**Document passage**
▬▬▬

A growing shortage of organs for transplant in the United States has prompted allegations that attempts to get organs from dying patients are too aggressive. The most scandalous case happened last year in San Luis Obispo, California, when an overzealous surgeon may have overstepped the line between waiting until the donor, a disabled 25-year-old man, died, and deliberately hastening his death.
The president of the Association of Organ Procurement Organizations (OPOs), Thomas Mone, insists that this case was an aberration. However, doctors, nurses, and others say that they have noticed a growing pressure to supply organs since 2003, when the Federal government launched a campaign to maximise the supply of organs from deceased donors. The employees of the OPOs work with hospitals to identify potential donors.
Some bioethicists are critical of how the OPOs work. “It’s like they’re vultures flying around the hospitals hovering over beds waiting for them to die so they can grab the organs,” says Michael Grodin, of Boston University.
And bioethicist Daniel O. Dugan told the Washington Post: “In some places, the organ-procurement folks will actually go into the room and meet the family and wear scrubs that are the same colour as the hospital personnel and allow themselves to be experienced by the family as being members of the hospital staff… They will introduce themselves and build a kind of rapport when actually their whole agenda is organ procurement.”
Apparently OPO representatives are trained to persuade families to donate the organs of family members by describing dying patients who are desperate for organs. They also adopt a “presumptive” approach which assumes that the family would like to donate.

▬▬▬

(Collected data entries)
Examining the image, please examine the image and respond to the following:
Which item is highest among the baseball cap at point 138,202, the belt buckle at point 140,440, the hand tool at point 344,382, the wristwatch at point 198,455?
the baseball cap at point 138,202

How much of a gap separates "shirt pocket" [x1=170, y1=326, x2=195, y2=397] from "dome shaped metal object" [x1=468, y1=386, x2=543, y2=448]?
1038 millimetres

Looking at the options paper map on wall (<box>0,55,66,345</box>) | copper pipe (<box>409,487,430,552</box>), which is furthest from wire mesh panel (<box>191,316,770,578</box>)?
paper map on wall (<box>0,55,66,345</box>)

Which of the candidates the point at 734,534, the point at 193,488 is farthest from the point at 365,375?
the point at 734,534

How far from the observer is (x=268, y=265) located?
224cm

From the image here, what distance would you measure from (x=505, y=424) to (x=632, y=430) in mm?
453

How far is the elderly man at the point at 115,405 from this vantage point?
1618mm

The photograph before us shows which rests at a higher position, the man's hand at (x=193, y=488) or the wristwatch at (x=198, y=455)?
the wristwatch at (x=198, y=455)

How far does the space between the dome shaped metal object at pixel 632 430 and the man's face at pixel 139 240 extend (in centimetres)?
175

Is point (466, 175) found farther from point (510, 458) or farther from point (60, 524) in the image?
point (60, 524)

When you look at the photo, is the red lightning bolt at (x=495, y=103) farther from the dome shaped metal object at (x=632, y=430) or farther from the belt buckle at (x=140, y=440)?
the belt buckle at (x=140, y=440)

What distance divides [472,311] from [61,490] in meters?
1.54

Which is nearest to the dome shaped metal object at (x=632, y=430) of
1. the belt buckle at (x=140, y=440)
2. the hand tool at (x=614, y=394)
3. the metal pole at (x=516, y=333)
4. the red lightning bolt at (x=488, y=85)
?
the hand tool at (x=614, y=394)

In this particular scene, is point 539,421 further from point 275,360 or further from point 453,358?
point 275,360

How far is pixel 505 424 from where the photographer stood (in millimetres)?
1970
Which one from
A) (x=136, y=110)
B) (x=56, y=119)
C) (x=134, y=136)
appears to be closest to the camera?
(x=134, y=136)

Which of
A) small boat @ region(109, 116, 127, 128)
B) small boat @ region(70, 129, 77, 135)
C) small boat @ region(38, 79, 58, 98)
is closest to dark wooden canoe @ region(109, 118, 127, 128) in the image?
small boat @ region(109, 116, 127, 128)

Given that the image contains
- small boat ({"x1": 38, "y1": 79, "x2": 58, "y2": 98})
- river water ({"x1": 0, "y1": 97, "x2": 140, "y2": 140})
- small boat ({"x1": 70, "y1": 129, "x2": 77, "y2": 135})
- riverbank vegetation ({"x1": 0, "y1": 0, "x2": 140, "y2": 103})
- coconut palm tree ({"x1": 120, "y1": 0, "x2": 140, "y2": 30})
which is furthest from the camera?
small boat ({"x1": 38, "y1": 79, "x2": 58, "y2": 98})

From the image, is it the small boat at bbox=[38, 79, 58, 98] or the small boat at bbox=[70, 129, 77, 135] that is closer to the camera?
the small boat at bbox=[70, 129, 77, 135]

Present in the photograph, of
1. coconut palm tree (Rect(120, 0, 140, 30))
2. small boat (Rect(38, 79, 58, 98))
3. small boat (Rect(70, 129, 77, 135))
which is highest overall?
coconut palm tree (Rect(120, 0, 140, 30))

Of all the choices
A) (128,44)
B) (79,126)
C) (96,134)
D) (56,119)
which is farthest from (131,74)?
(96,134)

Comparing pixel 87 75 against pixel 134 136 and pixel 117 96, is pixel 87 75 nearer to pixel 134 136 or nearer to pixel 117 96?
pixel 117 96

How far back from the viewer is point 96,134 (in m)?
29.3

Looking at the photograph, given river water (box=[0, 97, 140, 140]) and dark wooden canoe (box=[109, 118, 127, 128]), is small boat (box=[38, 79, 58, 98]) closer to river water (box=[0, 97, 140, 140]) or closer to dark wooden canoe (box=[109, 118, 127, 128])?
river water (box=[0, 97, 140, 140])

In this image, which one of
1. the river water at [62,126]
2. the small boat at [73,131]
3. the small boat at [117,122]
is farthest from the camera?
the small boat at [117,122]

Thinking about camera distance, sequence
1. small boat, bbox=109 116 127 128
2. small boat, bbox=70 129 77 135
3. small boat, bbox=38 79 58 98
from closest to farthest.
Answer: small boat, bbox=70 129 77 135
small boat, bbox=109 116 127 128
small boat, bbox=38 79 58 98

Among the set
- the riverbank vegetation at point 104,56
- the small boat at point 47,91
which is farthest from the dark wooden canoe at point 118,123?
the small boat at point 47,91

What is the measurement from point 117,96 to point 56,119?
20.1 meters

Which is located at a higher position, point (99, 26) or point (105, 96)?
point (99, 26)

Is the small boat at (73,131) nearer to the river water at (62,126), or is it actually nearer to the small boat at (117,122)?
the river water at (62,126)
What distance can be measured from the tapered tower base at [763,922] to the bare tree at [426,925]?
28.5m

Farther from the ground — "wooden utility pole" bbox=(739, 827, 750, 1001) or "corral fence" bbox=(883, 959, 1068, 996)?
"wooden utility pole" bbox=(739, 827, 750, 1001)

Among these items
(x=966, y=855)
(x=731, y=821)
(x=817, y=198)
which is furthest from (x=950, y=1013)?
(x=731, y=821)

▬▬▬

**Your tasks**
• a. Reproduce the part of the organ procurement passage that opens with the words containing "And bioethicist Daniel" and closes with "like to donate.".
• b. Summarize the organ procurement passage in two sentences.

**Solutions to the problems**
• a.
And bioethicist Daniel O. Dugan told the Washington Post: “In some places, the organ-procurement folks will actually go into the room and meet the family and wear scrubs that are the same colour as the hospital personnel and allow themselves to be experienced by the family as being members of the hospital staff… They will introduce themselves and build a kind of rapport when actually their whole agenda is organ procurement.”
Apparently OPO representatives are trained to persuade families to donate the organs of family members by describing dying patients who are desperate for organs. They also adopt a “presumptive” approach which assumes that the family would like to donate.

• b. A growing U.S. organ shortage has led to allegations that efforts to obtain organs from dying patients are too aggressive, most notably in a San Luis Obispo, California, case where a surgeon may have deliberately hastened a disabled donor's death. Although the head of the OPO association calls that case an aberration, doctors, nurses, and others report increasing pressure since a 2003 federal campaign, and some bioethicists criticize OPO representatives for appearing to families as hospital staff and for presuming that families want to donate.